What to work on: The expected answer is the data below, printed verbatim without its pictures.

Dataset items
================================

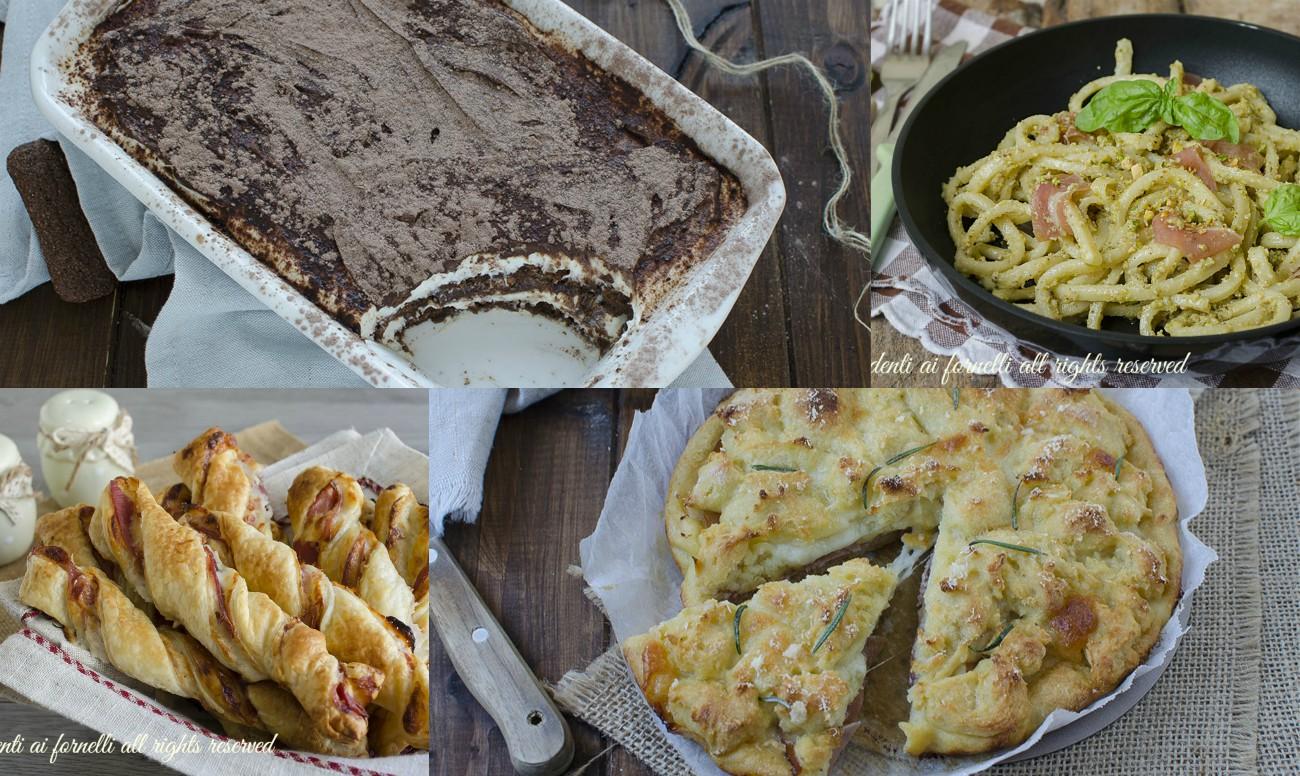 menu 5 minuti di pasqua ricette primi secondi contorni dolci di pasqua menu pranzo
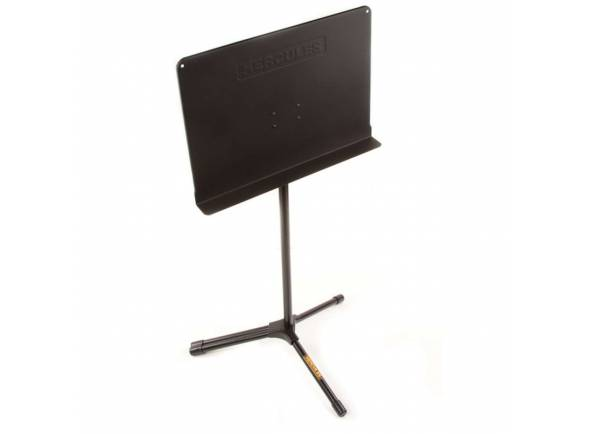 Estante para partitura Hercules Stands BS200B
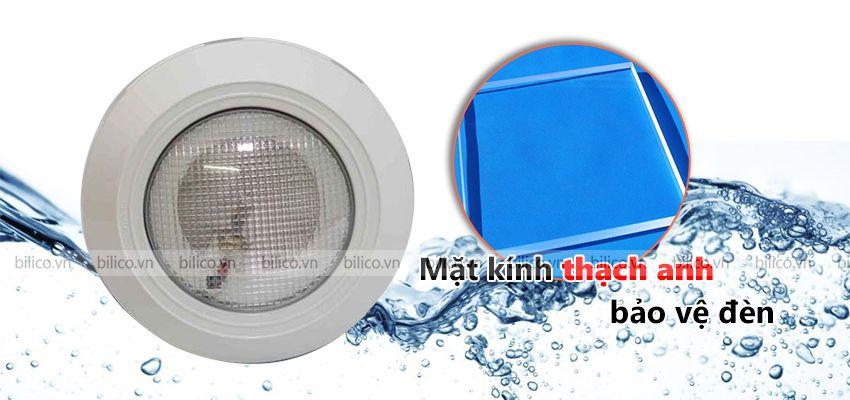 Mặt kính Đèn bể bơi halogen S - 003 bảo vệ đèn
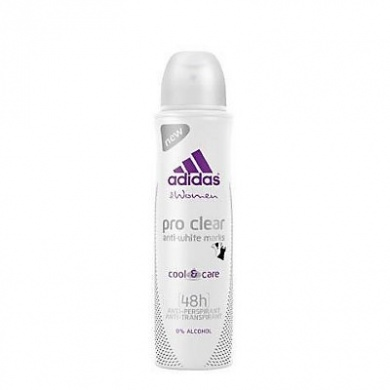 Adidas For Women Action 3 Pro clear deodorant antiperspirant ve spreji 150ml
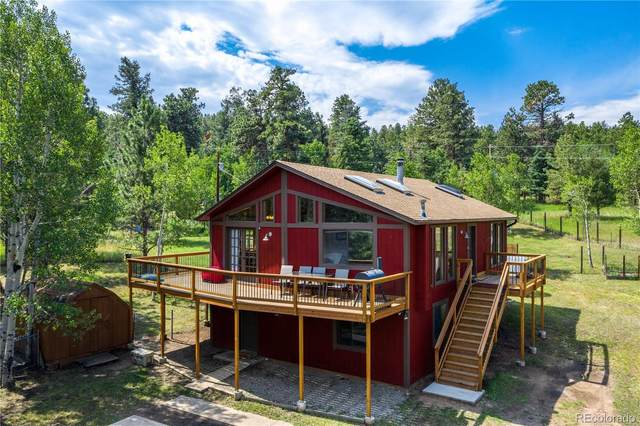 462 Yellow Pine Drive, Bailey, CO 80421 (MLS #5634379) :: Keller Williams Realty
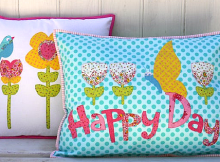 Happy Days Pillow Set Pattern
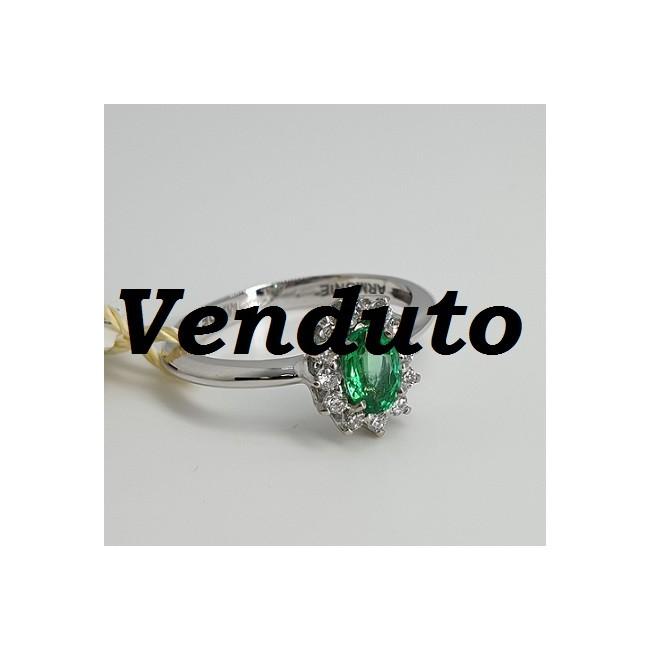 Armonie-by-Progetti-Oro-Anello-oro-bianco-diamanti-smeraldo-P5wq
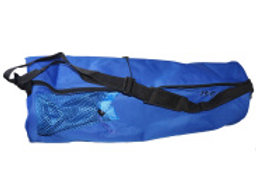Deluxe Yoga/Pilates Mat Bag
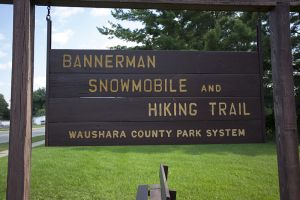 Bannerman Snowmobile and Hiking Trail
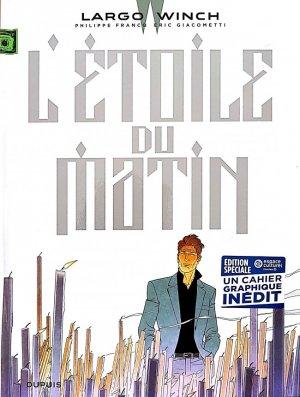 Largo Winch édition Edition Spéciale - E. Leclerc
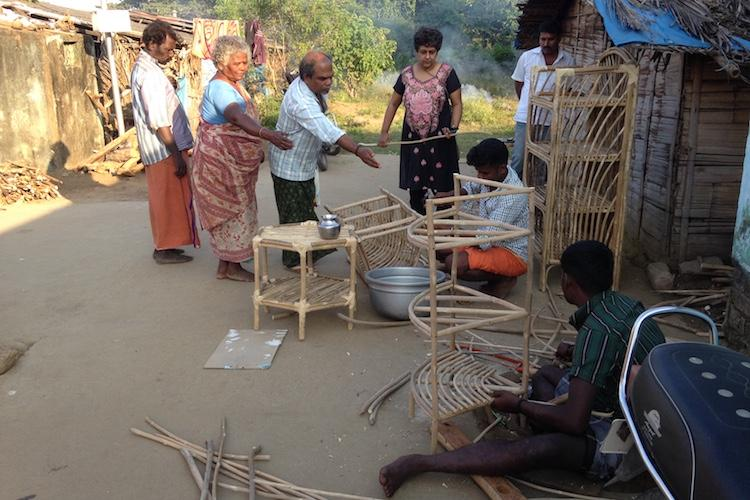 Tribal people in TN are making furniture out of an invasive plant which threatens environment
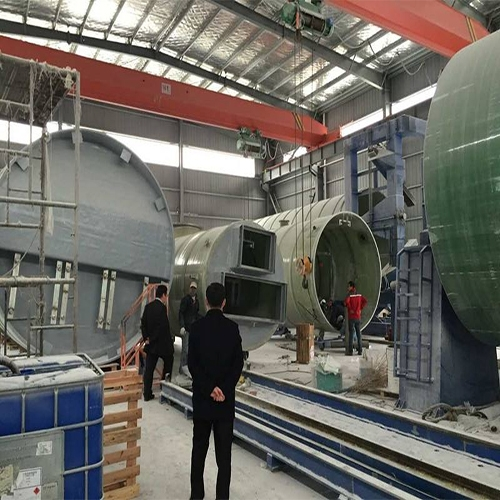 延边抚州一体化预制排水泵站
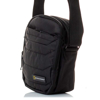 Picture of National Geographic N00701.06 BLACK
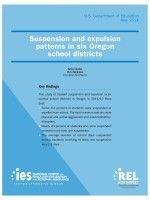 Study: Minority Students In Oregon More Likely To Be Suspended (OPB, 5/8/2014). Suspension and expulsion patterns in six Oregon school districts by United States Department of Education.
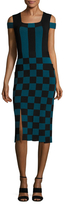 Opening Ceremony Basket Weave Printed Sheath Dress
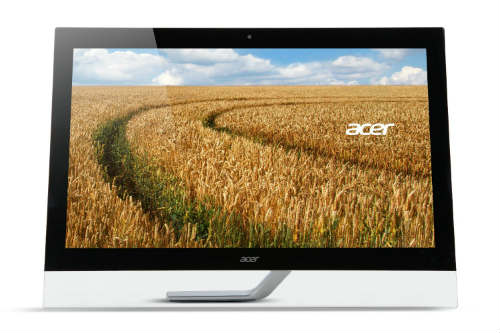 Acer 27-Inch WQHD Touch Screen Widescreen Monitor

================================

Final answer:
 menu 5 minuti di pasqua ricette primi secondi contorni dolci di pasqua menu pranzo
 Estante para partitura Hercules Stands BS200B
 Mặt kính Đèn bể bơi halogen S - 003 bảo vệ đèn
 Adidas For Women Action 3 Pro clear deodorant antiperspirant ve spreji 150ml
 462 Yellow Pine Drive, Bailey, CO 80421 (MLS #5634379) :: Keller Williams Realty
 Happy Days Pillow Set Pattern
 Armonie-by-Progetti-Oro-Anello-oro-bianco-diamanti-smeraldo-P5wq
Deluxe Yoga/Pilates Mat Bag
 Bannerman Snowmobile and Hiking Trail
 Largo Winch édition Edition Spéciale - E. Leclerc
 Tribal people in TN are making furniture out of an invasive plant which threatens environment
 延边抚州一体化预制排水泵站
 Picture of National Geographic N00701.06 BLACK
 Study: Minority Students In Oregon More Likely To Be Suspended (OPB, 5/8/2014). Suspension and expulsion patterns in six Oregon school districts by United States Department of Education.
 Opening Ceremony Basket Weave Printed Sheath Dress
 Acer 27-Inch WQHD Touch Screen Widescreen Monitor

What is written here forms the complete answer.